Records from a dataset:
·····
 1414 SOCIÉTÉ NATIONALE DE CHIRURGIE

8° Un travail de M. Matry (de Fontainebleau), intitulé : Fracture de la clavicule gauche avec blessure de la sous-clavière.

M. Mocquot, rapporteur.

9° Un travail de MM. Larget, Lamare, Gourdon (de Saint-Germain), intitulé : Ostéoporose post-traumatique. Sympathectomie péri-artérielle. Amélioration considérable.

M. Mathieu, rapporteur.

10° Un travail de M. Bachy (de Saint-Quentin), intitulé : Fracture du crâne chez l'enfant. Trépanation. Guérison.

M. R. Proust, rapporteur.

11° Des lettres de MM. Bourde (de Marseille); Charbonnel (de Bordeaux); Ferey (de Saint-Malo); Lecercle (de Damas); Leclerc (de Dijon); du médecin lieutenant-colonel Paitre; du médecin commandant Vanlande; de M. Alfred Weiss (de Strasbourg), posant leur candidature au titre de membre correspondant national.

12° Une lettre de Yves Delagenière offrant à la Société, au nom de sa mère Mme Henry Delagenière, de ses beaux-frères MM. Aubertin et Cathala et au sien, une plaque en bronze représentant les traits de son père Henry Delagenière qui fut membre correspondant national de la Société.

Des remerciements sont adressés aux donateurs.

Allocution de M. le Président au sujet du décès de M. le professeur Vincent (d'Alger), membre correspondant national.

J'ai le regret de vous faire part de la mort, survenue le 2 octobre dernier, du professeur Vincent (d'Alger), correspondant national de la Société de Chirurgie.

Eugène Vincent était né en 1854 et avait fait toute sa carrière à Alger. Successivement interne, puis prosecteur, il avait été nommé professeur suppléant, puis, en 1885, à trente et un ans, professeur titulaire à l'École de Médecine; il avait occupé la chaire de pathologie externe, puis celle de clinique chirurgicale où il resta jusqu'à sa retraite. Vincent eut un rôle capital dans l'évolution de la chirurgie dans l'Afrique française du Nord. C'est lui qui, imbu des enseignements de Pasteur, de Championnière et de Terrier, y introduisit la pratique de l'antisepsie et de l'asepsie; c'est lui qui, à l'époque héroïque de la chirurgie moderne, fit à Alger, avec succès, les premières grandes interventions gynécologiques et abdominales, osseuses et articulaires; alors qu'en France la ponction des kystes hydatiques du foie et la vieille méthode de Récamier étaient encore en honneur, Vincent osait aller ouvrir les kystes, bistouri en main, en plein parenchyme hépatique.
·····
● About this task: Copy every line above without altering a word.

● Reply:
 1414 SOCIÉTÉ NATIONALE DE CHIRURGIE

8° Un travail de M. Matry (de Fontainebleau), intitulé : Fracture de la clavicule gauche avec blessure de la sous-clavière.

M. Mocquot, rapporteur.

9° Un travail de MM. Larget, Lamare, Gourdon (de Saint-Germain), intitulé : Ostéoporose post-traumatique. Sympathectomie péri-artérielle. Amélioration considérable.

M. Mathieu, rapporteur.

10° Un travail de M. Bachy (de Saint-Quentin), intitulé : Fracture du crâne chez l'enfant. Trépanation. Guérison.

M. R. Proust, rapporteur.

11° Des lettres de MM. Bourde (de Marseille); Charbonnel (de Bordeaux); Ferey (de Saint-Malo); Lecercle (de Damas); Leclerc (de Dijon); du médecin lieutenant-colonel Paitre; du médecin commandant Vanlande; de M. Alfred Weiss (de Strasbourg), posant leur candidature au titre de membre correspondant national.

12° Une lettre de Yves Delagenière offrant à la Société, au nom de sa mère Mme Henry Delagenière, de ses beaux-frères MM. Aubertin et Cathala et au sien, une plaque en bronze représentant les traits de son père Henry Delagenière qui fut membre correspondant national de la Société.

Des remerciements sont adressés aux donateurs.

Allocution de M. le Président au sujet du décès de M. le professeur Vincent (d'Alger), membre correspondant national.

J'ai le regret de vous faire part de la mort, survenue le 2 octobre dernier, du professeur Vincent (d'Alger), correspondant national de la Société de Chirurgie.

Eugène Vincent était né en 1854 et avait fait toute sa carrière à Alger. Successivement interne, puis prosecteur, il avait été nommé professeur suppléant, puis, en 1885, à trente et un ans, professeur titulaire à l'École de Médecine; il avait occupé la chaire de pathologie externe, puis celle de clinique chirurgicale où il resta jusqu'à sa retraite. Vincent eut un rôle capital dans l'évolution de la chirurgie dans l'Afrique française du Nord. C'est lui qui, imbu des enseignements de Pasteur, de Championnière et de Terrier, y introduisit la pratique de l'antisepsie et de l'asepsie; c'est lui qui, à l'époque héroïque de la chirurgie moderne, fit à Alger, avec succès, les premières grandes interventions gynécologiques et abdominales, osseuses et articulaires; alors qu'en France la ponction des kystes hydatiques du foie et la vieille méthode de Récamier étaient encore en honneur, Vincent osait aller ouvrir les kystes, bistouri en main, en plein parenchyme hépatique.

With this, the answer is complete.